Come now, don't leave everybody hanging. What exactly did you do to fix this? thinking

Sorry I think it is something unrelated to this issue but I don't want to leave you hanging ;)
In my case there was an index missing in the collection rocketchat.rocketchat_uploads.chunks. The missing index (compound index for fields files_id and n) causes all requests for blobs to do a full table scan. I'm not sure how this index got lost, but we did a database recovery right before the update to 3.7.0 so something might have gone wrong there.

wolbernd on 5 Oct 2020

👍1

@HiveMindNet how many users do you have online on your instance? And could you give me a screenshot or copy of the startup logs where rocket.chat prints the mongodb version, engine, etc?

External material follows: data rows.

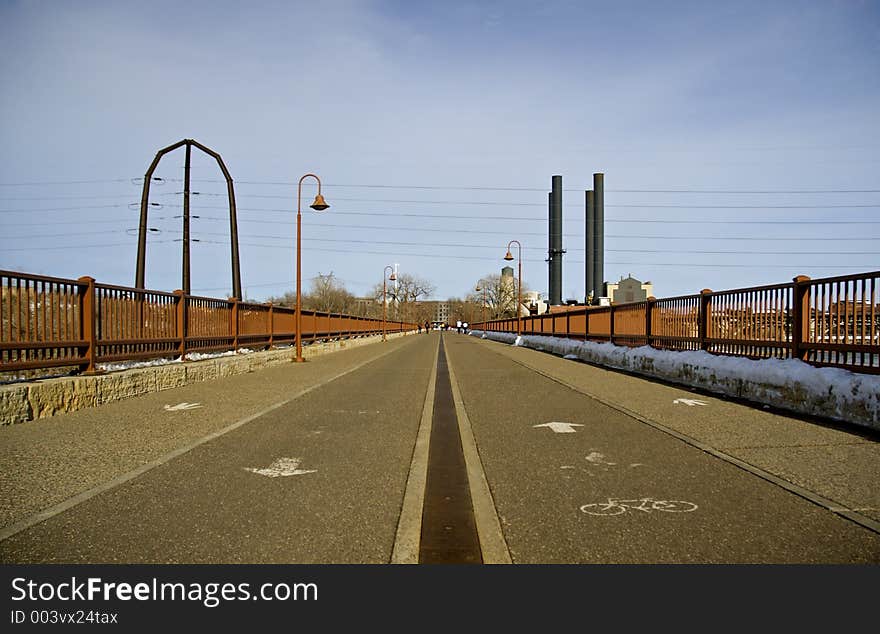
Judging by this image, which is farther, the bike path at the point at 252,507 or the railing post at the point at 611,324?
the railing post at the point at 611,324

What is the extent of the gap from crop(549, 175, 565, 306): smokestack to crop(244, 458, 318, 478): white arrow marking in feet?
283

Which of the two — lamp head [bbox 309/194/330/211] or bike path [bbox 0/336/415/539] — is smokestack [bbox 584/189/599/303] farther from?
bike path [bbox 0/336/415/539]

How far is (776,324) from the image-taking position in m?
11.1

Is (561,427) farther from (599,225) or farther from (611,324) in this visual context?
(599,225)

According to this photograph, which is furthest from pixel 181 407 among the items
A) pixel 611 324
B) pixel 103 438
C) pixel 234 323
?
pixel 611 324

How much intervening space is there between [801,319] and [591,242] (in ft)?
253

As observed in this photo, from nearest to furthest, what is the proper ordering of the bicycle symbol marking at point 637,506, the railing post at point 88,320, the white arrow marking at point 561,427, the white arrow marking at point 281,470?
the bicycle symbol marking at point 637,506, the white arrow marking at point 281,470, the white arrow marking at point 561,427, the railing post at point 88,320

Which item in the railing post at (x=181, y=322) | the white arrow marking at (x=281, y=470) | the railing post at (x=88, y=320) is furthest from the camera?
the railing post at (x=181, y=322)

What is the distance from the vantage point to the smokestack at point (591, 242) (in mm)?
85062

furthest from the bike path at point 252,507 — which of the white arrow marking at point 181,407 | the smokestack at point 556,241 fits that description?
the smokestack at point 556,241

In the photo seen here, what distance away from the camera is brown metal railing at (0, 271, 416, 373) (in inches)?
349

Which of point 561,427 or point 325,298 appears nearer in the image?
point 561,427

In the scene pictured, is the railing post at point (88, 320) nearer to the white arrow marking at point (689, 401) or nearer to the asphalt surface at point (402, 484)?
the asphalt surface at point (402, 484)

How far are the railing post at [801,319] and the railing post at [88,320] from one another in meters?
11.2
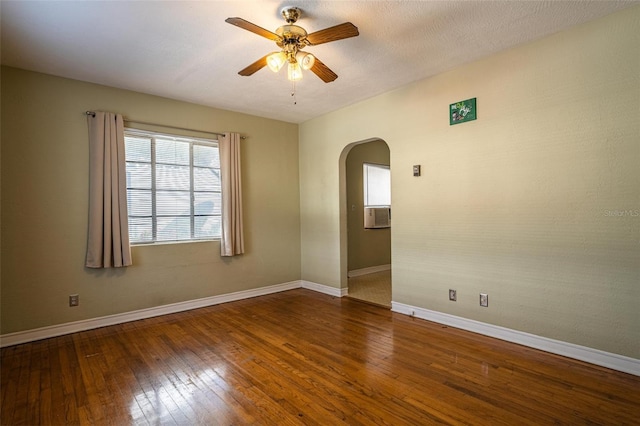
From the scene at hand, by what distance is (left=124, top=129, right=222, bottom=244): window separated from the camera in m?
3.97

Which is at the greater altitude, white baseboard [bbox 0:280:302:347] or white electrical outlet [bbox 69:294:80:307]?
white electrical outlet [bbox 69:294:80:307]

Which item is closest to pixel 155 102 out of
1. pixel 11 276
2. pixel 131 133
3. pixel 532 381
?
pixel 131 133

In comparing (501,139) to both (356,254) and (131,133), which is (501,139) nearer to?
(356,254)

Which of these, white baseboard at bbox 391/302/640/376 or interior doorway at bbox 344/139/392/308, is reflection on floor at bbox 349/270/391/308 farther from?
white baseboard at bbox 391/302/640/376

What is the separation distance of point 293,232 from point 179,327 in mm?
2331

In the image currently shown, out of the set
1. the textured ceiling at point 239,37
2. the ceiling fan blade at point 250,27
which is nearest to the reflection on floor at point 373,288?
the textured ceiling at point 239,37

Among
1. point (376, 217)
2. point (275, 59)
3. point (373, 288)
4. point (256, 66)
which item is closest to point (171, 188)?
point (256, 66)

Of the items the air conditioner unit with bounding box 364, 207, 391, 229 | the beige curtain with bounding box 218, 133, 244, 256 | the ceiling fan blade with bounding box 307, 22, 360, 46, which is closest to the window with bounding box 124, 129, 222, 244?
the beige curtain with bounding box 218, 133, 244, 256

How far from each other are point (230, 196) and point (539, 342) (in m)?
3.88

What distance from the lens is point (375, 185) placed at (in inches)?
260

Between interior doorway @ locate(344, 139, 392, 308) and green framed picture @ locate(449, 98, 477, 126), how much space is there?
8.29 feet

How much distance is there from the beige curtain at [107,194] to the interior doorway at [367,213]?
347cm

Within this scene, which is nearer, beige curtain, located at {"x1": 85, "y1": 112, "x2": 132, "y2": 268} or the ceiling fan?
the ceiling fan

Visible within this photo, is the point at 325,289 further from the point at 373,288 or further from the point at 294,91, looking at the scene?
the point at 294,91
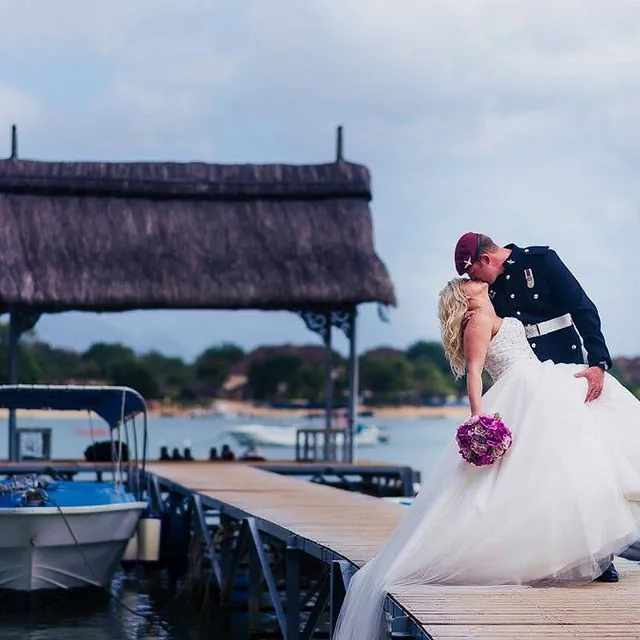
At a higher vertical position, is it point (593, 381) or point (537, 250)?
point (537, 250)

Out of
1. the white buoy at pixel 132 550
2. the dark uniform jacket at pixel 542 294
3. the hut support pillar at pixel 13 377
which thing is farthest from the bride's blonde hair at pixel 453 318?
A: the hut support pillar at pixel 13 377

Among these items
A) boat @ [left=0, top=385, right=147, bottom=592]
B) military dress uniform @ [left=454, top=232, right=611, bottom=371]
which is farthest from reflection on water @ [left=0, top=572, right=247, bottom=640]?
military dress uniform @ [left=454, top=232, right=611, bottom=371]

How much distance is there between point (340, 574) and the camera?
9.27 m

Sorry @rodrigok we're still early in adoption so although over 1000 users, only around 20-30 concurrently active at any one time.

HiveMindNet on 5 Oct 2020

Same Issue here: USE_NATIVE_OPLOG=true should be definitely the default! I just stumbled upon the changed load by chance!

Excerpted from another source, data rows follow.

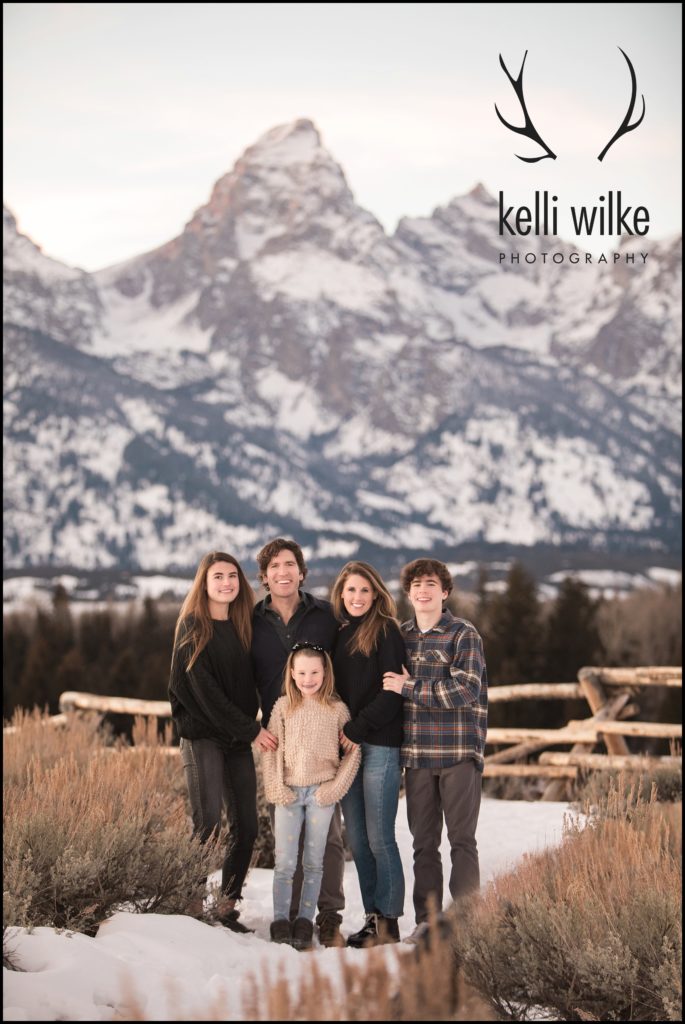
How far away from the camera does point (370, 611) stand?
470 centimetres

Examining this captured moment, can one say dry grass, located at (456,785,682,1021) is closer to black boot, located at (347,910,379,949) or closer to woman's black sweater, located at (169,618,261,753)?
black boot, located at (347,910,379,949)

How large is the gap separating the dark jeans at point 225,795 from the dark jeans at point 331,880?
9.9 inches

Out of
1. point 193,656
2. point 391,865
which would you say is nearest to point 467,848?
point 391,865

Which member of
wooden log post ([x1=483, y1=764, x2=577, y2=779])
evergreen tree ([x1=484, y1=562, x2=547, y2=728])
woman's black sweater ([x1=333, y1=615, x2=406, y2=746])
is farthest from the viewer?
evergreen tree ([x1=484, y1=562, x2=547, y2=728])

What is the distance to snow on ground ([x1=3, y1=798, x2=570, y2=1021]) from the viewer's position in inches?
116

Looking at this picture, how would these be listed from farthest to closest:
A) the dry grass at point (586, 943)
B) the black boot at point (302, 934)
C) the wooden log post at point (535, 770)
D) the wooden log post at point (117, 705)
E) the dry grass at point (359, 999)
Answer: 1. the wooden log post at point (117, 705)
2. the wooden log post at point (535, 770)
3. the black boot at point (302, 934)
4. the dry grass at point (586, 943)
5. the dry grass at point (359, 999)

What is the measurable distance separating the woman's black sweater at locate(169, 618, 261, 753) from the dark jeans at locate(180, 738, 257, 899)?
0.05 meters

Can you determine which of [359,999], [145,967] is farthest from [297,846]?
[359,999]

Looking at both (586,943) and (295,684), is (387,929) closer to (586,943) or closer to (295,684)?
(295,684)

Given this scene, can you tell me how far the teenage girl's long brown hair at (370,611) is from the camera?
4617 millimetres

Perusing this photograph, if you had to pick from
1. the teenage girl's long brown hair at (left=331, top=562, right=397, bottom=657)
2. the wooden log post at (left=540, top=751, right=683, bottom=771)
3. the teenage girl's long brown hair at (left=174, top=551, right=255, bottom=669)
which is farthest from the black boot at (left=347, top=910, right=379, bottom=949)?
the wooden log post at (left=540, top=751, right=683, bottom=771)

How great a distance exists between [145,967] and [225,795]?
138cm

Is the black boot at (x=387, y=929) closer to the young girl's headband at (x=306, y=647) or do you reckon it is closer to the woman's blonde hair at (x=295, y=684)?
the woman's blonde hair at (x=295, y=684)

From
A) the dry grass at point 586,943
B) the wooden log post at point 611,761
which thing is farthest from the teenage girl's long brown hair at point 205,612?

EDIT: To be clear. Setting this flag, did fix the issue for us. Load is back to <5%

We have the same problem with our cluster. The workaround with USE_NATIVE_OPLOG=true also worked for us

dpunkturban on 5 Oct 2020

Will this fix get merged into the 3.7.1 release?

binarydad on 6 Oct 2020

I'm in opposite to majority of users here want to test change streams in test environment.
RC server version is 3.7.0
Storage engine is wiredTiger
MongoDB version is 4.0.19
No any oplog information on instance start.

➔ System ➔ startup
➔ +---------------------------------------------+
➔ |                SERVER RUNNING               |
➔ +---------------------------------------------+
➔ |                                             |
➔ |  Rocket.Chat Version: 3.7.0                 |
➔ |       NodeJS Version: 12.18.4 - x64         |
➔ |      MongoDB Version: 4.0.19                |
➔ |       MongoDB Engine: wiredTiger            |
➔ |             Platform: linux                 |
➔ |         Process Port: 3000                  |
➔ |             Site URL: https://rc.test.ru  |
➔ |     ReplicaSet OpLog: Enabled               |
➔ |          Commit Hash: 2c82cd9cee            |
➔ |        Commit Branch: HEAD                  |
➔ |                                             |
➔ +---------------------------------------------+

How to force enable change streams in deployment?

ankar84 on 6 Oct 2020

Thank you !
The USE_NATIVE_OPLOG=true fixed the problem !

gbouthenot on 8 Oct 2020

Folks, we release the version 3.7.1 with a fix for this situation, can you all please try this new version without the USE_NATIVE_OPLOG=true variable?

Thanks

rodrigok on 9 Oct 2020

👍2

We have no issues with 3.7.1, MongoDB 3.6 running WiredTiger and no USE_NATIVE_OPLOG variable present. No experience with 3.7.0, so I cannot confirm whether the issue existed for us on that.

Gummikavalier on 10 Oct 2020

@rodrigok We applied the update and removed USE_NATIVE_OPLOG=true and at the moment it looks good. However we do not have many users online on weekends so we'll have to wait for monday for a definitive answer.

wolbernd on 10 Oct 2020

@rodrigok We applied the update and removed USE_NATIVE_OPLOG=true and at the moment it looks good.

ataraxus on 10 Oct 2020

wiredTiger

Does this only fix "mmapv1 database engine or when no admin access was granted to the database user,"?
we use 3.3.3 version,and it will have a high cpu load sometimes,does this work for wiredTiger ?thank you.